## EXCERPTED DATA
Content starts

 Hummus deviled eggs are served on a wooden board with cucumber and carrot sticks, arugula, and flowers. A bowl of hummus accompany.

Content ends
Content starts

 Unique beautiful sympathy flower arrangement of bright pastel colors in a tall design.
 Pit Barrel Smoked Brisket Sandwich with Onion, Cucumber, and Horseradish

Content ends
Content starts

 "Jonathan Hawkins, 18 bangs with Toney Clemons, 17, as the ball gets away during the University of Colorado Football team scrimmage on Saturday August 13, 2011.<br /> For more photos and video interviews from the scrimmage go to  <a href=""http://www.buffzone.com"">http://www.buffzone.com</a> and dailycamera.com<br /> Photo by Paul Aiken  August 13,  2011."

Content ends

## WHAT YOU HAVE TO DO
Exact duplication is required for the lines above, from the line that contains "Unique beautiful sympathy" to the line that contains "Pit Barrel Smoked", inclusive; omit all others.

## RESPONSE BOX
 Unique beautiful sympathy flower arrangement of bright pastel colors in a tall design.
 Pit Barrel Smoked Brisket Sandwich with Onion, Cucumber, and Horseradish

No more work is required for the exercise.